#### [Activities]
a. In the latkes recipe, rewrite the passage from "Skip the potatoes" up to and including "this latkes recipe.", substituting "hands" for "muscles".
b. Extend the carrot and zucchini latkes recipe past its final sentence.

#### [Text block]
CARROT AND ZUCCHINI LATKES RECIPE



Carrot and Zucchini Latkes Recipe image

Skip the potatoes and go for garden-inspired Carrot and Zucchini Latkes Recipes. Use your muscles to get all the water out of the veggies for this latkes recipe.

Provided by My Food and Family

Categories     Home

Time 50m

Yield 8 servings

Number Of Ingredients 9

1 lb. carrots, peeled
1/2 lb. zucchini
1 small onion
2 eggs, beaten
3 Tbsp. flour
1/4 tsp. ground black pepper
1/4 cup oil
1/2 cup BREAKSTONE'S or KNUDSEN Sour Cream
1 Tbsp. chopped fresh chives

Steps:

  • Grate carrots, zucchini and onions using large holes of box grater; place vegetables on center of large clean kitchen towel. Bring up ends of towel and twist together to form pouch. Holding pouch over sink, squeeze out excess moisture from vegetables. Place vegetables in large bowl. Add eggs, flour and pepper; mix well.

#### [Collected data]
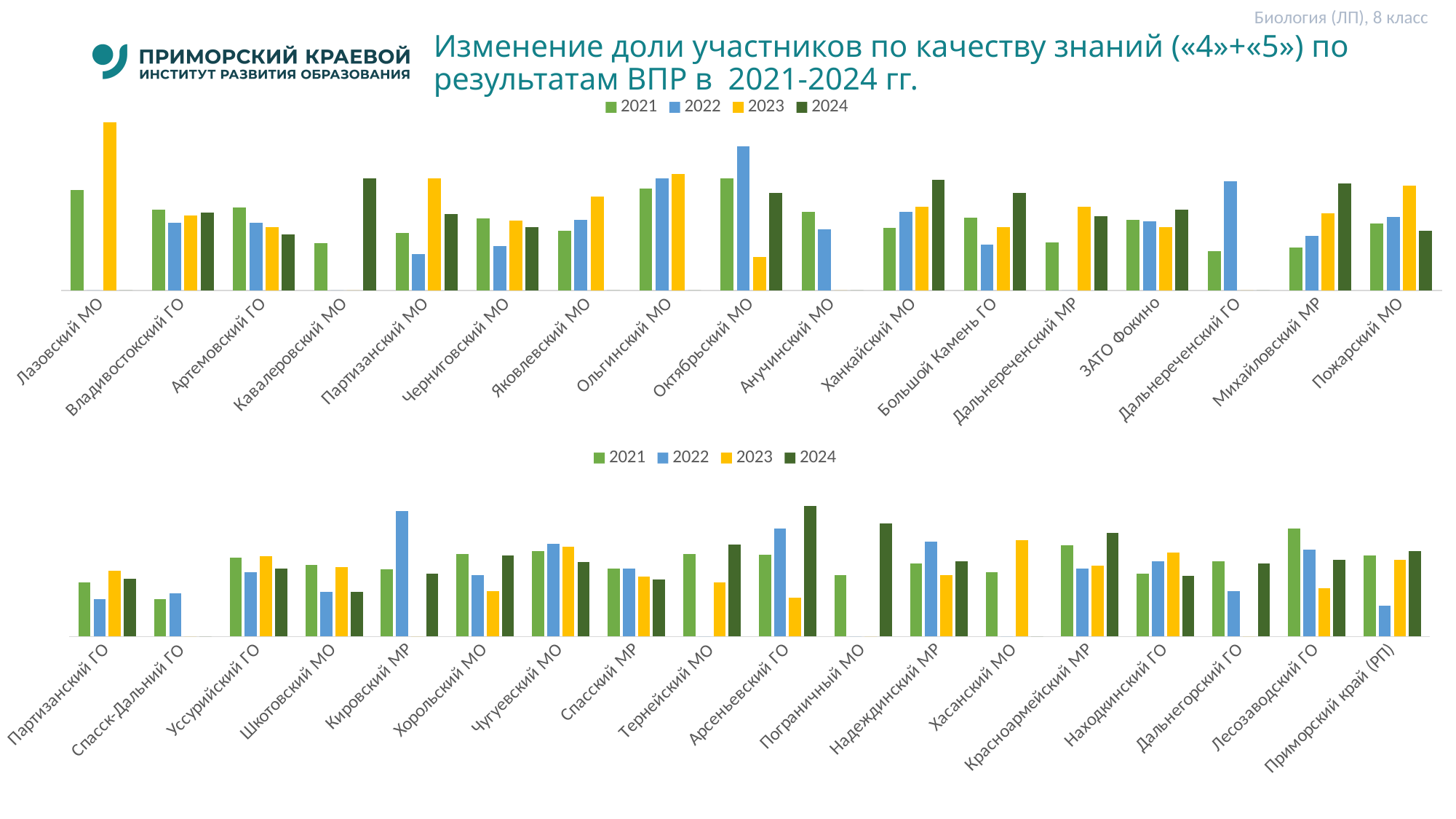
What kind of chart is the top chart on the slide? Bar chart What colour represents the 2023 series in the charts? Yellow In the bottom chart, for Кировский МР, which year has the highest value? 2022 How many categories are shown on the x axis of the bottom chart? 18 In the bottom chart, for Арсеньевский ГО, which is larger: the 2023 value or the 2024 value? 2024 How many series does the legend of the top chart list? 4 In the top chart, which category has the tallest bar overall? Лазовский МО In the top chart, do the values for Артемовский ГО rise or fall from 2021 to 2024? Fall How many categories are shown on the x axis of the top chart? 17 In the top chart, for Лазовский МО, which is larger: the 2021 value or the 2023 value? 2023 In the top chart, for Октябрьский МО, which year has the lowest value? 2023 What are the series listed in the legend of the bottom chart? 2021, 2022, 2023, 2024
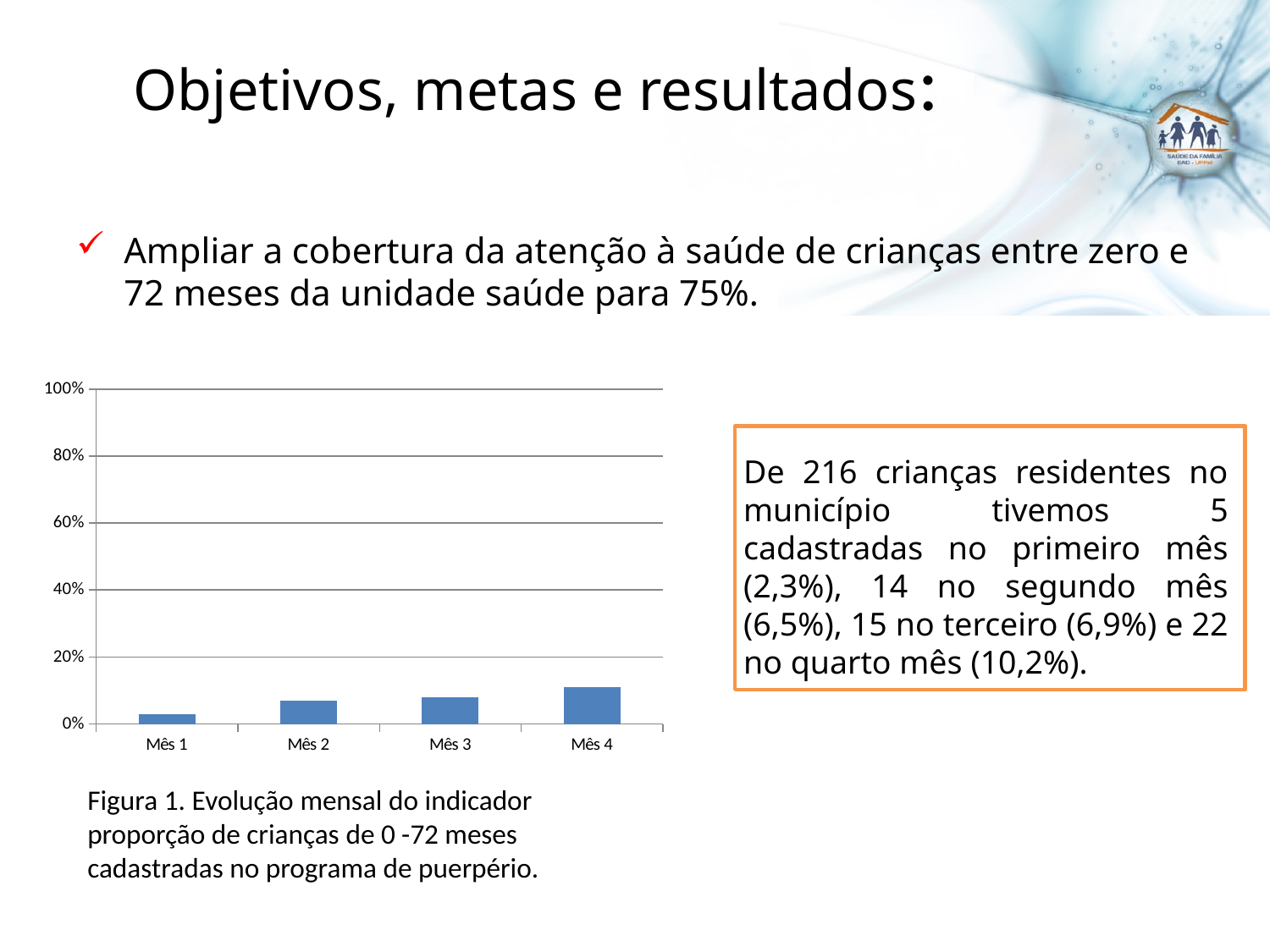
Which is larger, the value for Mês 4 or the value for Mês 2? Mês 4 Do the values rise or fall from Mês 1 to Mês 4? rise Is the value for Mês 4 greater or less than 20%? less Is the value for Mês 1 greater or less than 20%? less What kind of chart is shown on the slide? bar chart According to the slide, what proportion of children was registered in the fourth month (Mês 4)? 10,2% Which month has the lowest bar in the chart? Mês 1 What is the figure number given in the caption below the chart? Figura 1 Which month has the highest bar in the chart? Mês 4 How many months (categories) are plotted on the x axis of the chart? 4 What is the highest value shown on the y axis of the chart? 100% According to the slide, what proportion of children was registered in the first month (Mês 1)? 2,3%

#### [Responses by task]
a.
Skip the potatoes and go for garden-inspired Carrot and Zucchini Latkes Recipes. Use your hands to get all the water out of the veggies for this latkes recipe.

b.
  • Heat oil in medium nonstick skillet on medium-high heat. For each latke, carefully add 1 Tbsp. of the vegetable mixture to skillet, cooking 2 to 3 latkes at a time. Immediately spread each mound into thin circle with back of spoon. Cook 3 to 4 min. on each side or until golden brown on both sides. Drain on paper towels. Repeat with remaining vegetable mixture.
  • Serve topped with sour cream. Sprinkle with chives.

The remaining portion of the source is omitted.